A woolly worm makes the winter forecast in NC. How’s he doing so far this year?

It’s not enough that we have the N.C. State Climate Office, local branches of the National Weather Service and internet access to computer weather modeling from around the world.

For winter forecasts, we want a second opinion, and we like for it to come from a source that has fur or extra sets of legs.

Until he retired in 2023, we had Sir Walter Wally, the groundhog-in-residence at the N.C. Museum of Natural Sciences in Raleigh, who appeared publicly every Feb. 2 to offer his prognostication. Like other groundhogs, he had a simple formula. If he saw his shadow, we were in for six more weeks of winter. No shadow, and we should expect an early spring.

The town of Garner has its own groundhog forecaster, Snerd, whose verdict was declared in a ceremony last week at White Deer Park. Early spring!

In Apex on the same day, Sylvia the hairy armadillo agreed with Snerd when she appeared before students and teachers at Olive Chapel Elementary School. Another vote for early spring!

Real spring doesn’t start until March 19, so it’ll be a while before we can judge those varmints’ veracity.

But we already have another critter’s conjecture on the kind of winter we’re supposed to be having, so let’s compare that forecast to the historical record so far.

What did the woolly worm say?

Every third weekend of October since 1978, crowds have gathered in Banner Elk for the annual Woolly Worm Festival, conceived of by the late Jim Morton, son of Grandfather Mountain attraction founder Hugh Morton.

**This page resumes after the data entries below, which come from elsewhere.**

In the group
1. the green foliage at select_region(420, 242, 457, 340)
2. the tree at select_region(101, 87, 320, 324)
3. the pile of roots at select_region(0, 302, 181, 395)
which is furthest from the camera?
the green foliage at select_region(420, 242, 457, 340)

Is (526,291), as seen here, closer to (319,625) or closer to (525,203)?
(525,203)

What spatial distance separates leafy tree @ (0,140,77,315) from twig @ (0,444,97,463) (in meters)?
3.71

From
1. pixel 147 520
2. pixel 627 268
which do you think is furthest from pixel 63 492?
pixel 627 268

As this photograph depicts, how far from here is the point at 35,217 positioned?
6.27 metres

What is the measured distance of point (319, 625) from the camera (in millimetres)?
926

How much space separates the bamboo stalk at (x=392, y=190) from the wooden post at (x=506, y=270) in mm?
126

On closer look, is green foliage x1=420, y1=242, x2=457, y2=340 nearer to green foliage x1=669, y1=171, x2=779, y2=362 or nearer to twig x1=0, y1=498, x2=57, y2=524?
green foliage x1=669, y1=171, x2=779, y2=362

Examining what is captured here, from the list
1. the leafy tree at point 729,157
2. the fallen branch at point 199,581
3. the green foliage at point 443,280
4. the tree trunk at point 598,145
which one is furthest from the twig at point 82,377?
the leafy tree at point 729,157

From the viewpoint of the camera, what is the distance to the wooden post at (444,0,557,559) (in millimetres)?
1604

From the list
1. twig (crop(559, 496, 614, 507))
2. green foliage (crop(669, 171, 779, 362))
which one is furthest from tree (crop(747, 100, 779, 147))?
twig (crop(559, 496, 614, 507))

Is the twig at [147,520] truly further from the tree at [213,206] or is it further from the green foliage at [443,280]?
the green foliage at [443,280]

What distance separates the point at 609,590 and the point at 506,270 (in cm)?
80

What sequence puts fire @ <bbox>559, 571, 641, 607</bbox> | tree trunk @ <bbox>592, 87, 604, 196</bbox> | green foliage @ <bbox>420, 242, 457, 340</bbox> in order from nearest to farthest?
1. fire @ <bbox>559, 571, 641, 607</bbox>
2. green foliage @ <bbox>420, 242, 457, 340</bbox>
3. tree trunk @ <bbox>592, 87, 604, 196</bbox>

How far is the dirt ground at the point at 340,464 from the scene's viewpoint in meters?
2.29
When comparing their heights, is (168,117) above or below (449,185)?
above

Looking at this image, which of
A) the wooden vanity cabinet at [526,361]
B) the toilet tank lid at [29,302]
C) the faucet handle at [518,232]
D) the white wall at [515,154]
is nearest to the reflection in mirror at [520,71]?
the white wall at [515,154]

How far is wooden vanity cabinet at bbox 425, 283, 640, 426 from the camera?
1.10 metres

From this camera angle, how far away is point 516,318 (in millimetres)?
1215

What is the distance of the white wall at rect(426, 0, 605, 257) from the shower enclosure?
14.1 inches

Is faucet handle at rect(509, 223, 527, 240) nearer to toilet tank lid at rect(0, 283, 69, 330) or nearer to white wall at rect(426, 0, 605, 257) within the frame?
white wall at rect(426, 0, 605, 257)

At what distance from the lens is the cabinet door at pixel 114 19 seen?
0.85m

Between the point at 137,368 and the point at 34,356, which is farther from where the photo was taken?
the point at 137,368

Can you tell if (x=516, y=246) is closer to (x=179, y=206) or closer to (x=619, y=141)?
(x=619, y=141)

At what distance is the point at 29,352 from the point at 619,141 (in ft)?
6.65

Jim Morton was said to have been fascinated by the folklore associated with bugs and caterpillars and thought celebrating the woolly worm would be a fun way to extend the mountain town’s tourist season.

The festival now attracts thousands for craft and food vendors and Saturday woolly worm races, in which the fuzzy contestants get timed in their ascent up a 32-inch string.

A winner is chosen after many heats, and for its prowess, it gets to make the official winter weather forecast based on the color blocking of its 13 brown and black segments, correlating each segment to a week of winter.

Former N.C. State University and NBA basketball player Tommy Burleson, who lives in Newland, not far from Banner Elk, is the honorable woolly worm reader.

Last year, after studying the color makeup of a speed-demon named Jeffrey, Burleson said the caterpillar called for:

Weeks 1-5: below-average temperatures and snow

Week 6: below-average temperatures with light snow or frost

Weeks 6-7: average temperatures

Weeks 8-10: above-average temperatures

Weeks 11-12: below-average temperatures with light snow or frost

Week 13: below-average temperatures and snow

Our methodology + Jeffrey’s success rate (so far)

We’re only about halfway through astronomical winter, so that gives us just over six weeks of woolly worm forecast to compare to actual weather, which we culled from Weather Underground, and historical averages, which we took from the National Weather Service.

We also wanted to compare Burleson’s reading of the six-legged larva of the Isabella tiger moth to the tentative guess of a national agency with supercomputers and human brains behind it.

So for the record, the National Weather Service, which does not like to do long-term forecasting because of low reliability, predicted a generally warmer-than-average and wetter-than-average winter for North Carolina as a whole.

Organizers of the Woolly Worm Festival know what they’re up against, acknowledging on their website that “Scientists don’t believe the worms have weather forecasting powers. They argue the varying colors are caused by temperature levels and, possibly, moisture, during the early days of their life. Of course, over the last 20 years the worms have an 85 percent record for accuracy. Maybe the scientists are jealous.”

For an apples-to-apples comparison, we took weather data for Banner Elk because, though they may be precious, woolly worms are provincial in their forecasting, and can only make predictions about the area where they were found.

So far, Jeffrey’s success rate is below ectotherm expectations.

The below-average temperatures he predicted for weeks 1-6 did not materialize; in fact, temperatures have been mostly above average in Banner Elk this winter, as the Weather Service said they would be. Woolly worms may not know about El Niños.

However, Jeffrey called for snow in December and January, and Banner Elk got snow five of the six weeks he predicted. The Weather Service might say it also got that right because it called for more precipitation than normal.

We have six more weeks to see which one comes closest. We’ll be watching.